Anwendungen der Künstlichen Intelligenz sind entgegen dem Hype der Medien vielfach noch nicht ausgereift. Die Daten sind häufig nicht in erforderlicher Güte vorhanden, die Erstellung von Modellen ist sehr aufwändig und die Fragestellungen für eine KI Lösung sind oft noch nicht präzise formuliert. Hier gilt es für den CIO, sich Kompetenz zur Beurteilung der gegenwärtigen Situation und der Potenziale dieses Gebietes zu verschaffen. Betrachtet man die großen Herausforderungen der Wirtschaft gerade im Bereich des nachhaltigen und ressourcenschonenden Handelns, wäre es lohnend, hier mutig in diese neue Technologie zu investieren. Große IT Hersteller bieten bereits Modelle für bestimmte Fragestellungen an, die z.T. sogar durch Datenbestände vortrainiert sind. Die Möglichkeiten, solche Standardlösungen auf ihre Tauglichkeit für eigene Problemstellungen zu überprüfen und gegebenenfalls zu customizen, also auf eigene Bedarfe anzupassen, ist zu beobachten. Der Fachkräftemangel gerade bei Programmierern ist bekannt. Die Ressource Mensch wird hier knapp. Gleichzeitig gilt der Satz „software is eating the world“ nach wie vor. Hier bieten neue Ansätze unter dem Stichwort „low code“- Entwicklung den Unternehmen die Möglichkeit, auch Nichtinformatiker für die Entwicklung von Software-Lösungen zu qualifizieren.
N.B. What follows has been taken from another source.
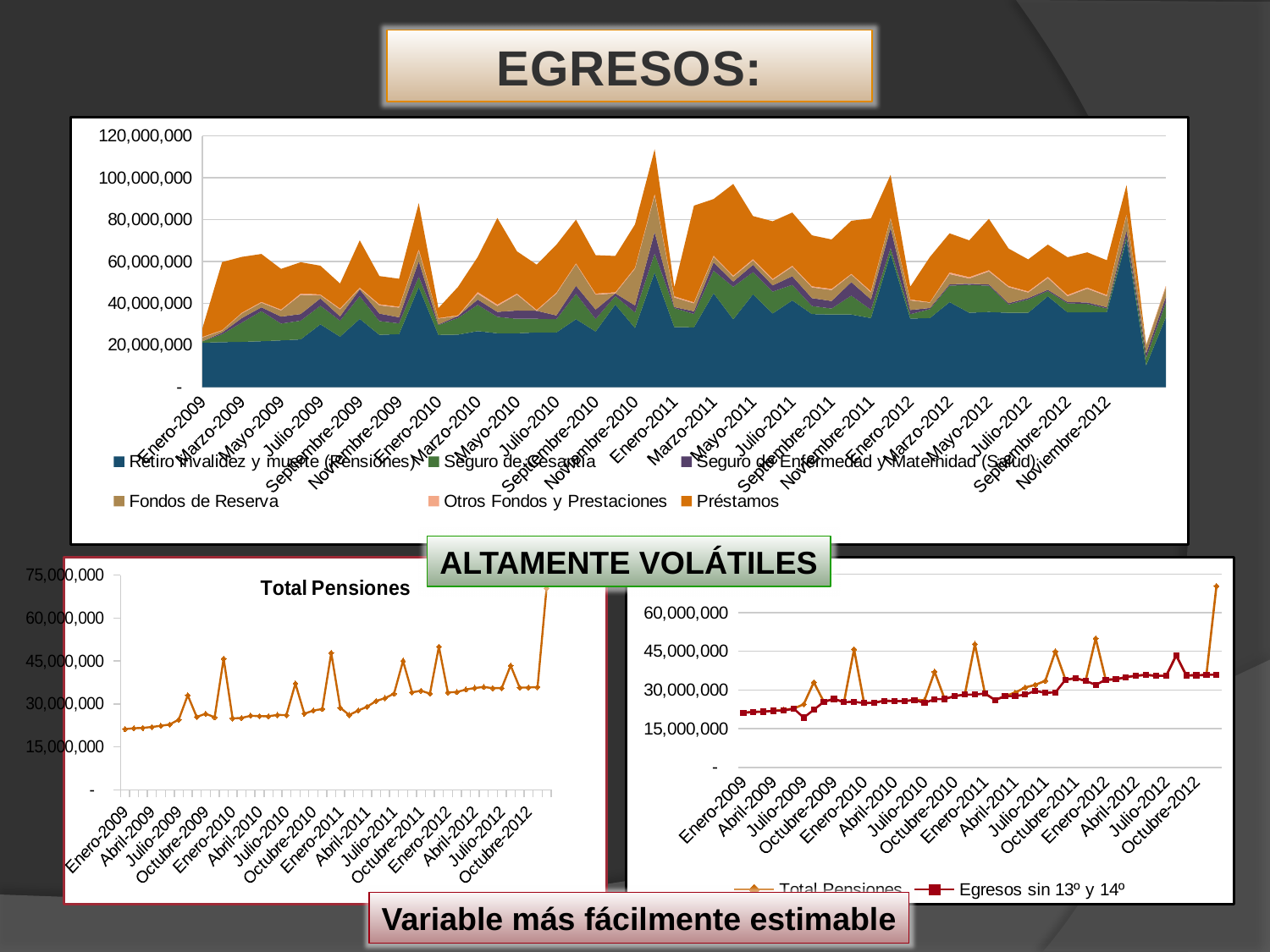
In the bottom-left 'Total Pensiones' chart, do the values generally rise or fall from 2009 to 2012? Rise How many series does the legend of the top chart list? 6 How many series does the legend of the bottom-right chart list? 2 What kind of chart is the top chart on the slide? Area chart What kind of chart is the bottom-left 'Total Pensiones' chart? Line chart In the bottom-left 'Total Pensiones' chart, is the value for Enero-2009 greater or less than 15,000,000? greater In the bottom-right chart, which series has the higher value at the final point at the end of 2012, Total Pensiones or Egresos sin 13º y 14º? Total Pensiones In the top chart, is the peak value around Enero-2011 greater or less than 100,000,000? greater In the bottom-right chart, is the value of Egresos sin 13º y 14º for Enero-2009 greater or less than 30,000,000? less In the top chart, which series is shown in orange? Préstamos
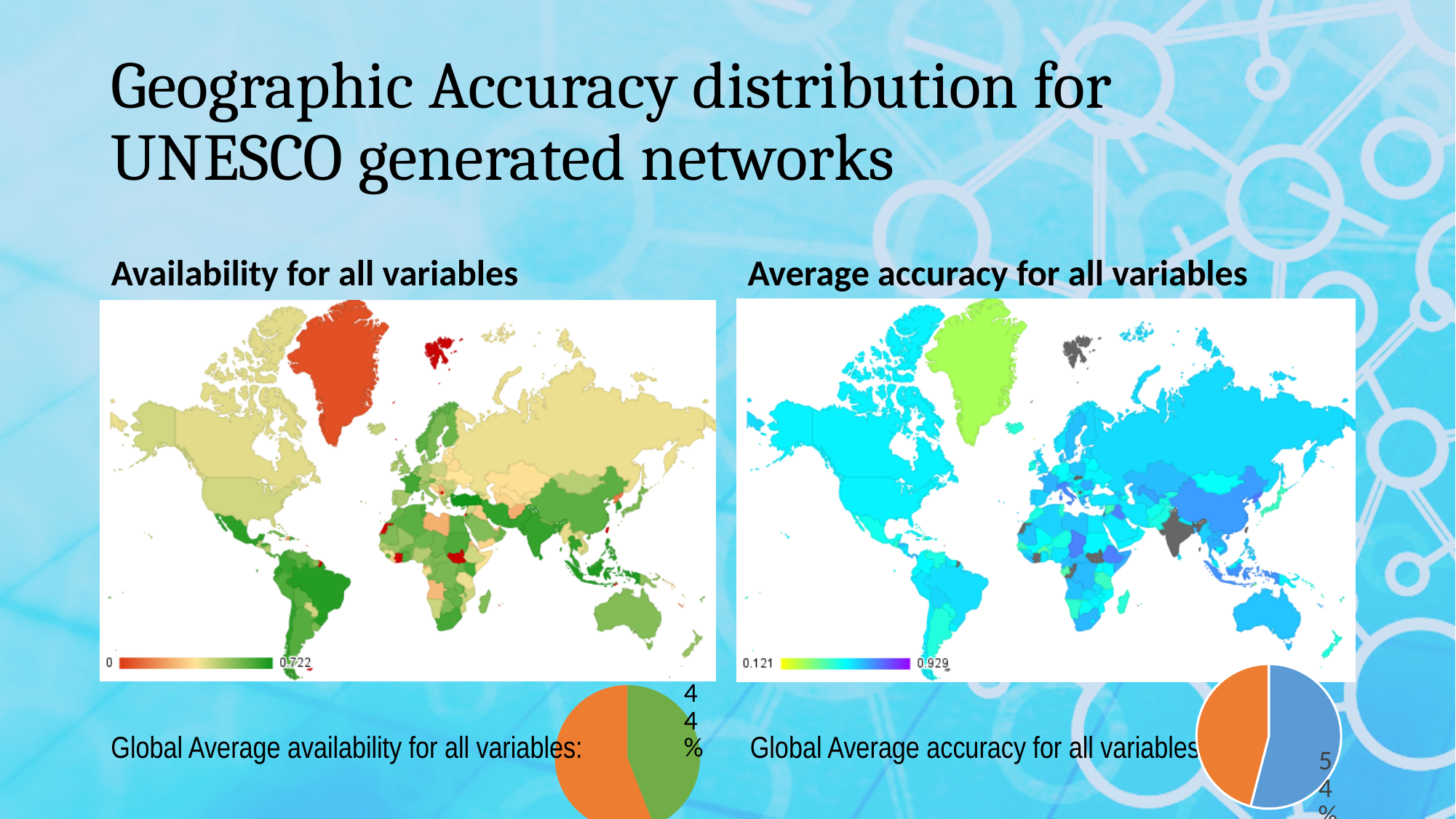
In the pie chart next to 'Global Average availability for all variables', is the labelled slice's value greater or less than 50%? less What kind of chart is shown next to 'Global Average availability for all variables'? pie chart In the pie chart next to 'Global Average availability for all variables', what percentage is printed on the labelled slice? 44% In the pie chart next to 'Global Average accuracy for all variables', what percentage is printed on the labelled slice? 54% How many slices does the pie chart next to 'Global Average availability for all variables' have? 2 In the pie chart next to 'Global Average accuracy for all variables', which slice is larger, the blue one or the orange one? blue On the 'Availability for all variables' map, what is the maximum value shown on the colour scale? 0.722 On the 'Average accuracy for all variables' map, what is the minimum value shown on the colour scale? 0.121 In the pie chart next to 'Global Average availability for all variables', which slice is larger, the green one or the orange one? orange How many slices does the pie chart next to 'Global Average accuracy for all variables' have? 2 In the pie chart next to 'Global Average accuracy for all variables', is the labelled slice's value greater or less than 50%? greater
Derartige Systeme zu testen ist ein wichtiger Beitrag zur Auflösung des Flaschenhalses bei der Software-Entwicklung. Es wäre in der Tat lohnend, solche „low code“ Ansätze auch zu nutzen, um gezielt Software (weiter) zu entwickeln, die die drängenden Fragen des Klima und Umweltschutzes einer Lösung zuführen.
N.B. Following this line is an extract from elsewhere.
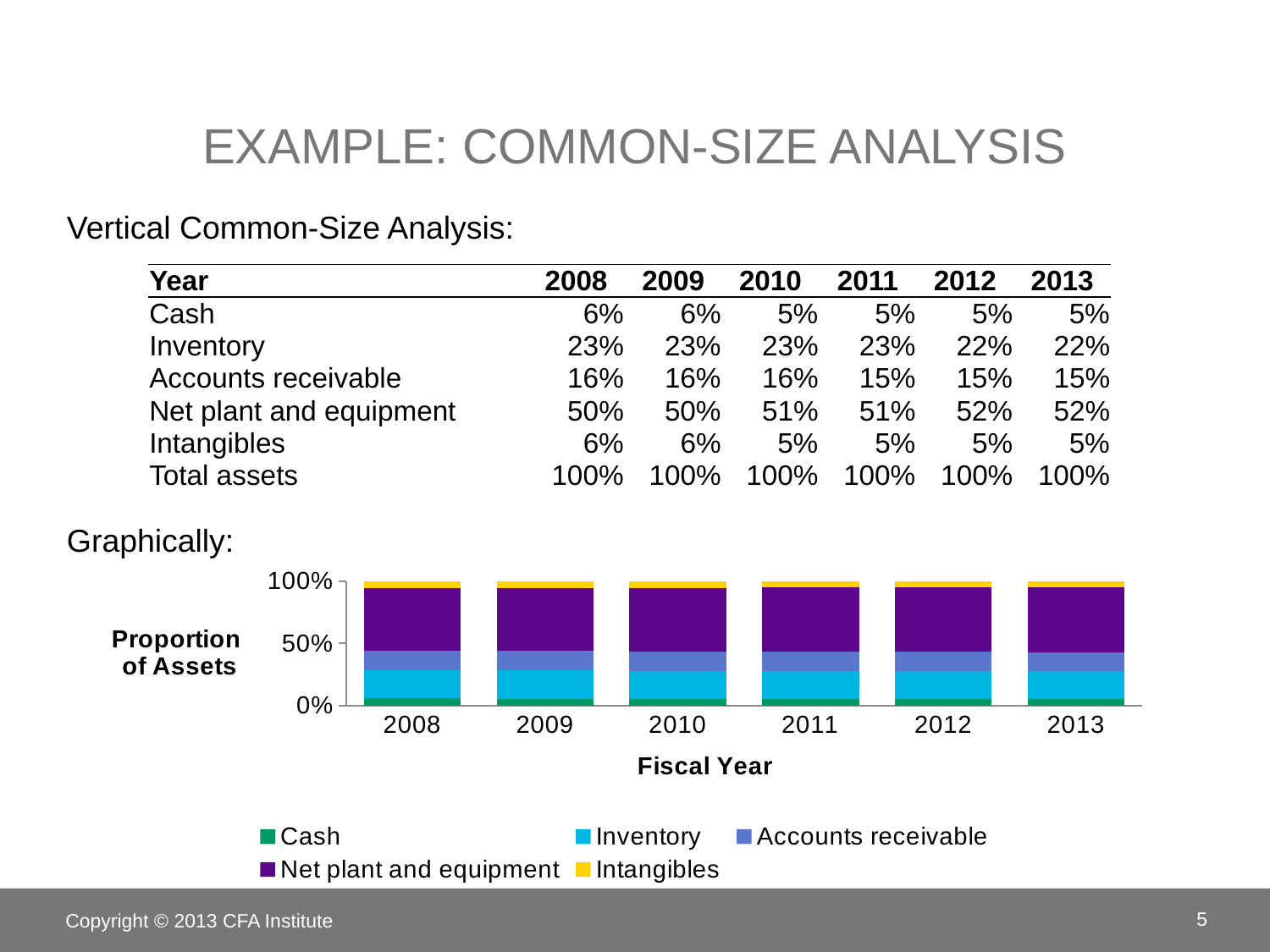
What proportion of assets does Cash represent in 2010? 5% What proportion of assets does Net plant and equipment represent in 2013? 52% Is the Net plant and equipment share in 2011 greater or less than 50%? greater What kind of chart is shown on the slide? stacked bar chart What is the difference between the Net plant and equipment share in 2013 and in 2008? 2% How many series does the chart's legend list? 5 Which series is shown in purple in the chart? Net plant and equipment How many fiscal years are shown on the x axis of the chart? 6 Does the Net plant and equipment share rise or fall from 2008 to 2013? rise What proportion of assets does Inventory represent in 2008? 23% Which series makes up the largest share of assets in 2012? Net plant and equipment What is the x-axis title of the chart? Fiscal Year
Die Digitalisierung führt zu neuen Geschäftsmodellen und -prozessen. Ein Re-skilling der Mitarbeiter ist unerlässlich. Hier gilt es, Fahrt aufzunehmen über neue Formen der Aus- und Weiterbildung wie sie digitale Lernsysteme bieten. Auch das ist eine Investition in eine nachhaltige Unternehmensentwicklung. Der kompetente Einsatz bereits bestehender digitaler Technologien und eine Offenheit gegenüber sich ständig neu entwickelnden, kann einen maßgeblichen Beitrag zur Innovation und damit zur nachhaltigen Zukunft von Unternehmen leisten. Das bedeutet auch, dass Unternehmen darüber nachdenken müssen, sich zu verjüngen. Aufgeschlossenheit gegenüber technologischen Entwicklungen wird zu einem nicht zu unterschätzenden Merkmal werden. Nun ist das Alter allein noch kein Qualifikationsmerkmal – weder in der einen noch in der anderen Richtung. Trotzdem gilt es, im Unternehmen zu beobachten, ob bei neuen Entwicklungen das gegenwärtige Management eher ein Treiber oder ein Verzögerer ist. So kann bei eigentümergeführten Unternehmen ein Generationensprung bei der Unternehmensführung sinnvoll sein. Grundsätzlich ist das Überspringen verdienter Mitarbeiter schmerzlich, aber manchmal im Sinne des Unternehmens unvermeidlich.